« L’Europe devra avoir une approche systémique, n’oublier personne dans toute la chaîne de valeur. Par exemple pour assurer la production de modules, c’est le développement de toute la chaîne aval (câblage, onduleurs, monitoring...) qui est nécessaire », prévient Jean-Pierre Chevalier, académicien et co-auteur de l’avis sur le développement du photovoltaïque en France et en Europe de l’Académie des technologies.
L’Académie des technologies a exposé à Paris le 11 avril 2023 son avis sur le développement du photovoltaïque en France et en Europe. Yves Bamberger, vice-président de l’Académie, a commencé par souligner l'importance des besoins en énergie bas-carbone pour assurer la baisse exigée des émissions de gaz à effet de serre. « Certains secteurs tels que le bâtiment, le transport et l’industrie vont exiger des quantités de plus en plus importantes d’électricité bas carbone. Pour combler une partie de ces besoins, le photovoltaïque est une solution, assure le vice-président, les besoins en électricité photovoltaïque atteindront 3 à 4GW par an en France, avant 2050 ».
Déployer une chaine de production complète de panneaux photovoltaïques en France et en Europe est donc un enjeu stratégique pour le vieux continent. Que ce soit pour produire au plus près de la demande, pour maintenir une souveraineté énergétique et pour créer de l’emploi.
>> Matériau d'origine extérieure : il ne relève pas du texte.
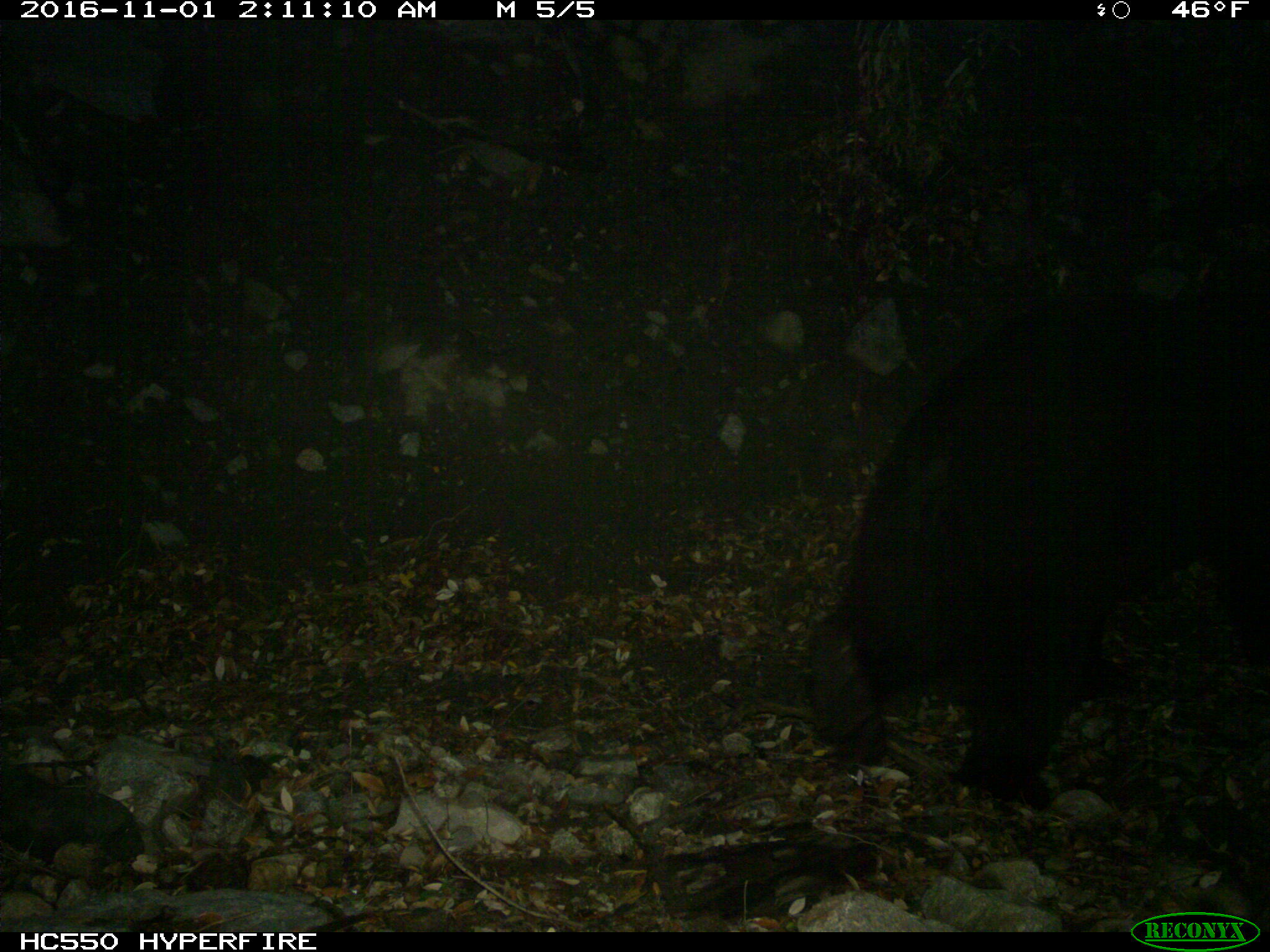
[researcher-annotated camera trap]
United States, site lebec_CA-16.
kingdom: Animalia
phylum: Chordata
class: Mammalia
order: Carnivora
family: Ursidae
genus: Ursus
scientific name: Ursus americanus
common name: american black bear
Les technologies de pointe des cellules TOPCon et HJT sont à privilégier
L'Académie préconise de se concentrer sur les technologies les plus avancées : les cellules TOPCon (technologie à contacts passivés à oxyde tunnel) et les cellules HJT (à hétérojonction). Les TOPCon sont la nouvelle génération des cellules PERC (émetteur passivé et cellule arrière). Elles diffèrent par l’ajout de couches de dioxyde de silicium et de silicium polycristallin dopé au phosphore. Les cellules HJT sont quant à elles constituées de couches alternées de silicium cristallin et de silicium amorphe. Cette combinaison permet l’absorption de plus de longueurs d’onde de lumière et facilite la collecte des électrons. Jean-Pierre Chevalier insiste sur l’importance de développer ces deux dernières technologies, à meilleur rendement et pour lesquelles « l’ajout de couches et revêtements complique un peu le processus mais n’exige pas de changer fondamentalement les lignes de production. »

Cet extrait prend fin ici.